SELECTED TEXT:
⁂
Machine Learning capabilities have been part of SAP HANA since the earliest version and have continuously evolved over time. These days, Machine Learning embedded in SAP HANA comes in two flavors: the Automated Predictive Library (APL) and the Predictive Analysis Library (PAL). While the automated Machine Learning of the APL targets especially developers and business analysts, the expert Machine Learning of the PAL is designed for data scientists. With the features, the contents have evolved providing hands-on tutorials, background information and updates on recent enhancements.

 

This blog post aims at providing a comprehensive overview on the most recent content. It’s meant to be a living document, so we’ll try to keep it as up to date as possible.

The links are structured as follows:

  • Getting started – Your first steps with SAP HANA Machine Learning
  • Machine Learning Operationalization – How to bring Machine Learning to life in real-world scenarios
  • Deep-Dive sections into:
    • Classification
    • Outlier and Anomaly Detection
    • Time Series Analysis
    • Text Mining
  • External Machine Learning – How to integrate with your external R or TensorFlow servers
  • Miscellaneous – All other relevant materials.

Getting started

Denys van Kempen provides a broad overview on materials to get started with SAP HANA Machine Learning in this blog. You will find links to the documentation, recent demo videos as well as code samples in this collection:

With our simple SQL interface, developers and data scientists can easily work with all the features of the SAP HANA database and integrate them with any other SQL-based solution. While SQL is considered the third most popular language for Machine Learning, we are nevertheless aware of the fact that there are other scripting languages even more popular with data scientists being specifically Python and R.
⁂
AVAILABLE DATA:
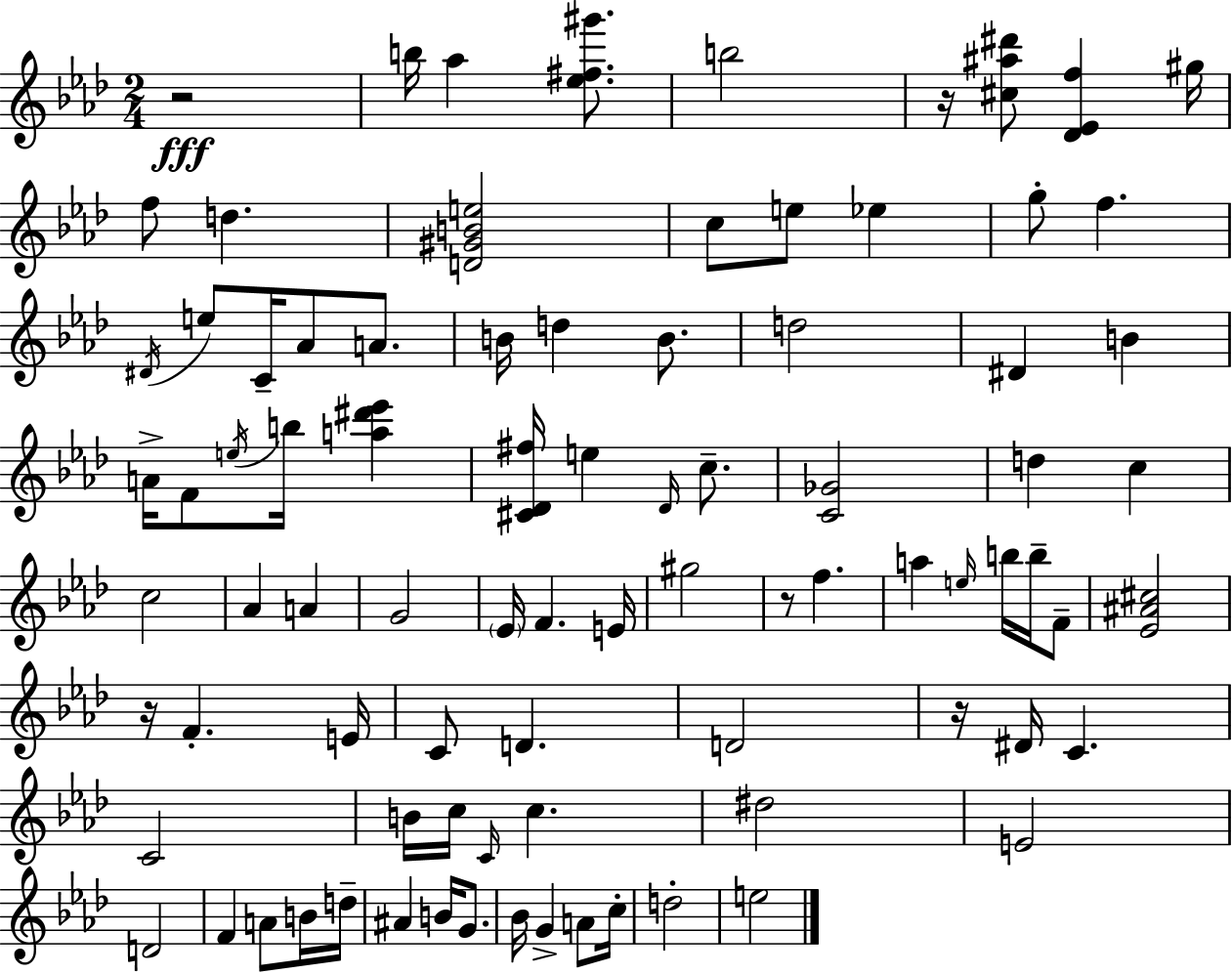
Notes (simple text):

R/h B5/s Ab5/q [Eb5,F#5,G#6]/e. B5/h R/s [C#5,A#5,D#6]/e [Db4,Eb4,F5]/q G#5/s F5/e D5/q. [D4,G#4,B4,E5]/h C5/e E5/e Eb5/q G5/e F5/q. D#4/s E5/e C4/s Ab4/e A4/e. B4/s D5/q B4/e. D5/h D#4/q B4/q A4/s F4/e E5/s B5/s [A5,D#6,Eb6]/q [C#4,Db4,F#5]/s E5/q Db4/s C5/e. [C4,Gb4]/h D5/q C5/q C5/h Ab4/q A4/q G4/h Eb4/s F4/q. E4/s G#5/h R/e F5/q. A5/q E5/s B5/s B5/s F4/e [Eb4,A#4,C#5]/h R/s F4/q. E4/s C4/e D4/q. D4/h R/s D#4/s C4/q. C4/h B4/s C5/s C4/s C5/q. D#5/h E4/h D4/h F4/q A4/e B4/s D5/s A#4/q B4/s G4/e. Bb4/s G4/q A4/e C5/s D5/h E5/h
⁂
EXERCISES TO COMPLETE:
1 > Name every topic the SAP HANA Machine Learning overview gives a deep-dive section.
2 > Reproduce the SAP HANA Machine Learning overview between "Machine Learning capabilities have" and "date as possible.", inclusive, substituting "data engineers" for "business analysts".
Work only from the SAP HANA Machine Learning overview, not the listing.

WRITTEN ANSWERS:
1 >
Classification
Outlier and Anomaly Detection
Time Series Analysis
Text Mining

2 >
Machine Learning capabilities have been part of SAP HANA since the earliest version and have continuously evolved over time. These days, Machine Learning embedded in SAP HANA comes in two flavors: the Automated Predictive Library (APL) and the Predictive Analysis Library (PAL). While the automated Machine Learning of the APL targets especially developers and data engineers, the expert Machine Learning of the PAL is designed for data scientists. With the features, the contents have evolved providing hands-on tutorials, background information and updates on recent enhancements.

 

This blog post aims at providing a comprehensive overview on the most recent content. It’s meant to be a living document, so we’ll try to keep it as up to date as possible.